Me: Thank you for breakfast, and for everything last night.

He responded while I began walking away from his part of town, crossing through the park toward home.

Rhys: I’m the one who owes you gratitude, Mia. I woke up next to you on that couch feeling like a new person.

I’m not sure how to respond to that.I felt the same way.

Rhys: Will you come for dinner at my house before I go? I can send a cab on Friday night.

I promised mom I’d come for dinner on Friday, but I texted Rhys once I walked to the other side of the park, warring the nervous tickle in my fingertips as I told him I’d be happy to come over. It wasn’t until I’d settled into the back of a stale cab, suffocating on the warm recycled air, that I considered what I agreed to. It was a huge holiday season in the city, and Rhys had a social circle, and it’d be right back to me in the corner mistaken for a server like at Sadie and Matthew’s brunch.

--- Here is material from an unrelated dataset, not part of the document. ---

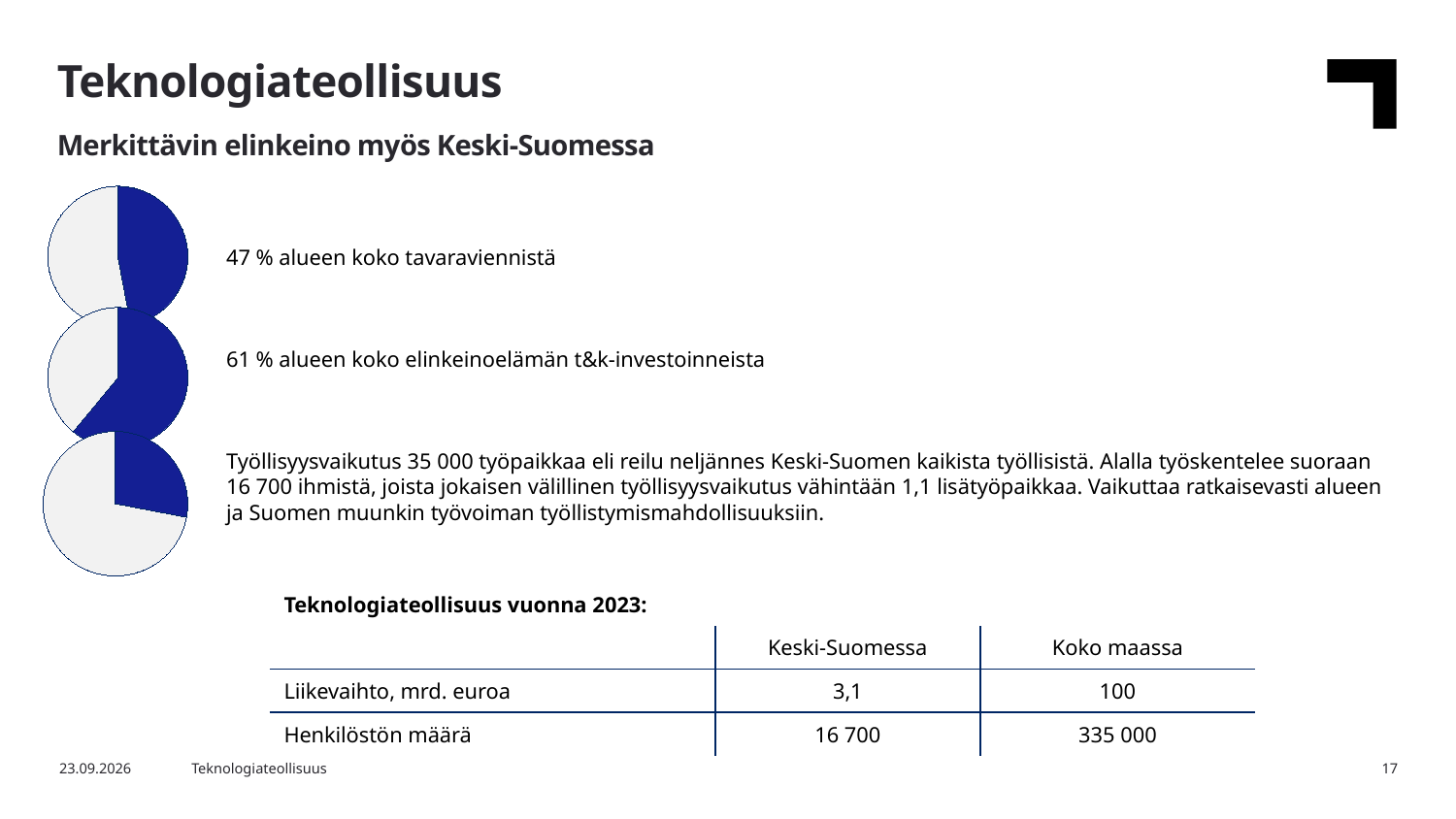
What colour is used for the highlighted slice in the pie charts? Blue What kind of chart is used on the left side of the slide? Pie chart Is the blue slice of the middle pie chart greater or less than 50 % of the pie? greater Which of the three pie charts has the largest blue slice? The middle one (61 % of R&D investments) What is the difference between the share shown for the middle pie chart (61 %) and the top pie chart (47 %)? 14 percentage points According to the text next to the top pie chart, what share of the region's total goods exports does the technology industry account for? 47 % Which of the three pie charts has the smallest blue slice? The bottom one (employment effect) According to the text next to the middle pie chart, what share of the region's business R&D investments does the technology industry account for? 61 % Is the blue slice of the bottom pie chart greater or less than 50 % of the pie? less How many pie charts are shown on the slide? 3 Which pie chart has a larger blue slice, the top one (goods exports) or the middle one (R&D investments)? The middle one (R&D investments) How many slices does each pie chart have? 2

It didn’t take long for me to get home, throw every outfit I owned in a heap of disregard on my bedroom floor, unable to find something that worked for Friday. Making my mental to-do list, I put calling mom at the top so I could get cancelling dinner out of the way. When she finally answered, I could hear her soaps and Sadie blabbering on in the background.

“Mom,” I spoke while pacing the floor in front of my fireplace, “I have to talk to you about this weekend.”

“You need to talk to me about Tommy Esposito,” she rebuked, her tone cold. “Iris tells me you stood him up. Why didn’t you tell me this morning?” She continued scolding me, not giving a chance for my response. “Iris said Tommy looked for you and you were with another man. Mia, what’s gotten into you?”

“Tommy stood me up, mom. I waited for an hour for him. I’m not going on another blind date for you. Do you know how mortifying that was?”

“Couldn’t have been too bad if you found some other man to keep you company,” she scoffed. She didn’t know how right she was, but whatever this friendship was with Rhys put me on the defensive. I wanted to protect it, him, whoever I was becoming after our conversation and epiphanies about our siblings.

Sadie was laughing, and I heard her repeat Matthew’s name, his obnoxious nickname, and her endearments while mom waited for me to prove I wasn’t a jezebel. Instead, I cancelled our dinner on Friday and told her I was giving myself a break from family, because her book said loving myself would be how I let love in. Not finding the humor in it, she grumbled something in Italian and hung up. For the first time, I wasn’t a knot of guilt. Boundaries with them were becoming my new high. And so was thinking about Friday.